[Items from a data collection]
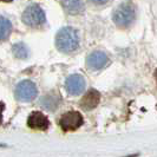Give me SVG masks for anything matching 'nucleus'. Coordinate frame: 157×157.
<instances>
[{
    "mask_svg": "<svg viewBox=\"0 0 157 157\" xmlns=\"http://www.w3.org/2000/svg\"><path fill=\"white\" fill-rule=\"evenodd\" d=\"M56 46L64 53H71L79 46V34L73 27H63L56 36Z\"/></svg>",
    "mask_w": 157,
    "mask_h": 157,
    "instance_id": "nucleus-1",
    "label": "nucleus"
},
{
    "mask_svg": "<svg viewBox=\"0 0 157 157\" xmlns=\"http://www.w3.org/2000/svg\"><path fill=\"white\" fill-rule=\"evenodd\" d=\"M112 19L118 27L126 29L131 26L136 20V7L132 2L126 1L118 5L116 10L113 11Z\"/></svg>",
    "mask_w": 157,
    "mask_h": 157,
    "instance_id": "nucleus-2",
    "label": "nucleus"
},
{
    "mask_svg": "<svg viewBox=\"0 0 157 157\" xmlns=\"http://www.w3.org/2000/svg\"><path fill=\"white\" fill-rule=\"evenodd\" d=\"M23 23L30 27H38L45 23V12L37 4H32L27 6L23 12Z\"/></svg>",
    "mask_w": 157,
    "mask_h": 157,
    "instance_id": "nucleus-3",
    "label": "nucleus"
},
{
    "mask_svg": "<svg viewBox=\"0 0 157 157\" xmlns=\"http://www.w3.org/2000/svg\"><path fill=\"white\" fill-rule=\"evenodd\" d=\"M38 90L31 80H23L16 86V97L20 102H31L37 97Z\"/></svg>",
    "mask_w": 157,
    "mask_h": 157,
    "instance_id": "nucleus-4",
    "label": "nucleus"
},
{
    "mask_svg": "<svg viewBox=\"0 0 157 157\" xmlns=\"http://www.w3.org/2000/svg\"><path fill=\"white\" fill-rule=\"evenodd\" d=\"M59 123H60L62 129L65 131L76 130L83 124V116L78 111H69L62 116Z\"/></svg>",
    "mask_w": 157,
    "mask_h": 157,
    "instance_id": "nucleus-5",
    "label": "nucleus"
},
{
    "mask_svg": "<svg viewBox=\"0 0 157 157\" xmlns=\"http://www.w3.org/2000/svg\"><path fill=\"white\" fill-rule=\"evenodd\" d=\"M85 79L80 75H72L65 82V89L67 94L72 96H78L82 94L85 89Z\"/></svg>",
    "mask_w": 157,
    "mask_h": 157,
    "instance_id": "nucleus-6",
    "label": "nucleus"
},
{
    "mask_svg": "<svg viewBox=\"0 0 157 157\" xmlns=\"http://www.w3.org/2000/svg\"><path fill=\"white\" fill-rule=\"evenodd\" d=\"M108 63H109V57L103 51H94L86 58L87 67L91 70H101L105 67Z\"/></svg>",
    "mask_w": 157,
    "mask_h": 157,
    "instance_id": "nucleus-7",
    "label": "nucleus"
},
{
    "mask_svg": "<svg viewBox=\"0 0 157 157\" xmlns=\"http://www.w3.org/2000/svg\"><path fill=\"white\" fill-rule=\"evenodd\" d=\"M48 119L47 117L40 111H34L30 115V117L27 119V125L32 129H37V130H46L48 128Z\"/></svg>",
    "mask_w": 157,
    "mask_h": 157,
    "instance_id": "nucleus-8",
    "label": "nucleus"
},
{
    "mask_svg": "<svg viewBox=\"0 0 157 157\" xmlns=\"http://www.w3.org/2000/svg\"><path fill=\"white\" fill-rule=\"evenodd\" d=\"M101 101V94L97 91V90H94V89H91L90 91H87L85 96L82 98V101H80V106L84 109V110H92L94 109L97 105H98V103Z\"/></svg>",
    "mask_w": 157,
    "mask_h": 157,
    "instance_id": "nucleus-9",
    "label": "nucleus"
},
{
    "mask_svg": "<svg viewBox=\"0 0 157 157\" xmlns=\"http://www.w3.org/2000/svg\"><path fill=\"white\" fill-rule=\"evenodd\" d=\"M62 5L69 14H79L84 11L83 0H62Z\"/></svg>",
    "mask_w": 157,
    "mask_h": 157,
    "instance_id": "nucleus-10",
    "label": "nucleus"
},
{
    "mask_svg": "<svg viewBox=\"0 0 157 157\" xmlns=\"http://www.w3.org/2000/svg\"><path fill=\"white\" fill-rule=\"evenodd\" d=\"M12 32V24L5 17L0 16V40H5Z\"/></svg>",
    "mask_w": 157,
    "mask_h": 157,
    "instance_id": "nucleus-11",
    "label": "nucleus"
},
{
    "mask_svg": "<svg viewBox=\"0 0 157 157\" xmlns=\"http://www.w3.org/2000/svg\"><path fill=\"white\" fill-rule=\"evenodd\" d=\"M12 52H13L14 57H17L18 59H26L29 57V53H30L27 46L23 43L14 44L13 47H12Z\"/></svg>",
    "mask_w": 157,
    "mask_h": 157,
    "instance_id": "nucleus-12",
    "label": "nucleus"
},
{
    "mask_svg": "<svg viewBox=\"0 0 157 157\" xmlns=\"http://www.w3.org/2000/svg\"><path fill=\"white\" fill-rule=\"evenodd\" d=\"M5 109V105H4V103L0 102V124H1V122H2V111Z\"/></svg>",
    "mask_w": 157,
    "mask_h": 157,
    "instance_id": "nucleus-13",
    "label": "nucleus"
},
{
    "mask_svg": "<svg viewBox=\"0 0 157 157\" xmlns=\"http://www.w3.org/2000/svg\"><path fill=\"white\" fill-rule=\"evenodd\" d=\"M109 0H92V2L94 4H97V5H104V4H106Z\"/></svg>",
    "mask_w": 157,
    "mask_h": 157,
    "instance_id": "nucleus-14",
    "label": "nucleus"
},
{
    "mask_svg": "<svg viewBox=\"0 0 157 157\" xmlns=\"http://www.w3.org/2000/svg\"><path fill=\"white\" fill-rule=\"evenodd\" d=\"M154 76H155V79H156V82H157V70L155 71V73H154Z\"/></svg>",
    "mask_w": 157,
    "mask_h": 157,
    "instance_id": "nucleus-15",
    "label": "nucleus"
}]
</instances>
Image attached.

• [Given request]: Reproduce every item above word for word, omitting the pictures.

• [Full output]:
Give me SVG masks for anything matching 'nucleus'. Coordinate frame: 157×157.
<instances>
[{
    "mask_svg": "<svg viewBox=\"0 0 157 157\" xmlns=\"http://www.w3.org/2000/svg\"><path fill=\"white\" fill-rule=\"evenodd\" d=\"M56 46L64 53H71L79 46V34L73 27H63L56 36Z\"/></svg>",
    "mask_w": 157,
    "mask_h": 157,
    "instance_id": "nucleus-1",
    "label": "nucleus"
},
{
    "mask_svg": "<svg viewBox=\"0 0 157 157\" xmlns=\"http://www.w3.org/2000/svg\"><path fill=\"white\" fill-rule=\"evenodd\" d=\"M112 19L118 27L126 29L131 26L136 20V7L132 2L126 1L118 5L116 10L113 11Z\"/></svg>",
    "mask_w": 157,
    "mask_h": 157,
    "instance_id": "nucleus-2",
    "label": "nucleus"
},
{
    "mask_svg": "<svg viewBox=\"0 0 157 157\" xmlns=\"http://www.w3.org/2000/svg\"><path fill=\"white\" fill-rule=\"evenodd\" d=\"M23 23L30 27H38L45 23V12L37 4H32L27 6L23 12Z\"/></svg>",
    "mask_w": 157,
    "mask_h": 157,
    "instance_id": "nucleus-3",
    "label": "nucleus"
},
{
    "mask_svg": "<svg viewBox=\"0 0 157 157\" xmlns=\"http://www.w3.org/2000/svg\"><path fill=\"white\" fill-rule=\"evenodd\" d=\"M38 90L31 80H23L16 86V97L20 102H31L37 97Z\"/></svg>",
    "mask_w": 157,
    "mask_h": 157,
    "instance_id": "nucleus-4",
    "label": "nucleus"
},
{
    "mask_svg": "<svg viewBox=\"0 0 157 157\" xmlns=\"http://www.w3.org/2000/svg\"><path fill=\"white\" fill-rule=\"evenodd\" d=\"M59 123H60L62 129L65 131L76 130L83 124V116L78 111H69L62 116Z\"/></svg>",
    "mask_w": 157,
    "mask_h": 157,
    "instance_id": "nucleus-5",
    "label": "nucleus"
},
{
    "mask_svg": "<svg viewBox=\"0 0 157 157\" xmlns=\"http://www.w3.org/2000/svg\"><path fill=\"white\" fill-rule=\"evenodd\" d=\"M85 79L80 75H72L65 82V89L67 94L72 96H78L82 94L85 89Z\"/></svg>",
    "mask_w": 157,
    "mask_h": 157,
    "instance_id": "nucleus-6",
    "label": "nucleus"
},
{
    "mask_svg": "<svg viewBox=\"0 0 157 157\" xmlns=\"http://www.w3.org/2000/svg\"><path fill=\"white\" fill-rule=\"evenodd\" d=\"M108 63H109V57L103 51H94L86 58L87 67L91 70H101L105 67Z\"/></svg>",
    "mask_w": 157,
    "mask_h": 157,
    "instance_id": "nucleus-7",
    "label": "nucleus"
},
{
    "mask_svg": "<svg viewBox=\"0 0 157 157\" xmlns=\"http://www.w3.org/2000/svg\"><path fill=\"white\" fill-rule=\"evenodd\" d=\"M48 119L47 117L40 111H34L30 115V117L27 119V125L32 129H37V130H46L48 128Z\"/></svg>",
    "mask_w": 157,
    "mask_h": 157,
    "instance_id": "nucleus-8",
    "label": "nucleus"
},
{
    "mask_svg": "<svg viewBox=\"0 0 157 157\" xmlns=\"http://www.w3.org/2000/svg\"><path fill=\"white\" fill-rule=\"evenodd\" d=\"M101 101V94L97 91V90H94V89H91L90 91H87L85 96L82 98V101H80V106L84 109V110H92L94 109L97 105H98V103Z\"/></svg>",
    "mask_w": 157,
    "mask_h": 157,
    "instance_id": "nucleus-9",
    "label": "nucleus"
},
{
    "mask_svg": "<svg viewBox=\"0 0 157 157\" xmlns=\"http://www.w3.org/2000/svg\"><path fill=\"white\" fill-rule=\"evenodd\" d=\"M62 5L69 14H79L84 11L83 0H62Z\"/></svg>",
    "mask_w": 157,
    "mask_h": 157,
    "instance_id": "nucleus-10",
    "label": "nucleus"
},
{
    "mask_svg": "<svg viewBox=\"0 0 157 157\" xmlns=\"http://www.w3.org/2000/svg\"><path fill=\"white\" fill-rule=\"evenodd\" d=\"M12 32V24L5 17L0 16V40H5Z\"/></svg>",
    "mask_w": 157,
    "mask_h": 157,
    "instance_id": "nucleus-11",
    "label": "nucleus"
},
{
    "mask_svg": "<svg viewBox=\"0 0 157 157\" xmlns=\"http://www.w3.org/2000/svg\"><path fill=\"white\" fill-rule=\"evenodd\" d=\"M12 52H13L14 57H17L18 59H26L29 57V53H30L27 46L23 43L14 44L13 47H12Z\"/></svg>",
    "mask_w": 157,
    "mask_h": 157,
    "instance_id": "nucleus-12",
    "label": "nucleus"
},
{
    "mask_svg": "<svg viewBox=\"0 0 157 157\" xmlns=\"http://www.w3.org/2000/svg\"><path fill=\"white\" fill-rule=\"evenodd\" d=\"M5 109V105H4V103L0 102V124H1V122H2V111Z\"/></svg>",
    "mask_w": 157,
    "mask_h": 157,
    "instance_id": "nucleus-13",
    "label": "nucleus"
},
{
    "mask_svg": "<svg viewBox=\"0 0 157 157\" xmlns=\"http://www.w3.org/2000/svg\"><path fill=\"white\" fill-rule=\"evenodd\" d=\"M109 0H92V2L94 4H97V5H104V4H106Z\"/></svg>",
    "mask_w": 157,
    "mask_h": 157,
    "instance_id": "nucleus-14",
    "label": "nucleus"
},
{
    "mask_svg": "<svg viewBox=\"0 0 157 157\" xmlns=\"http://www.w3.org/2000/svg\"><path fill=\"white\" fill-rule=\"evenodd\" d=\"M154 76H155V79H156V82H157V70L155 71V73H154Z\"/></svg>",
    "mask_w": 157,
    "mask_h": 157,
    "instance_id": "nucleus-15",
    "label": "nucleus"
}]
</instances>
Image attached.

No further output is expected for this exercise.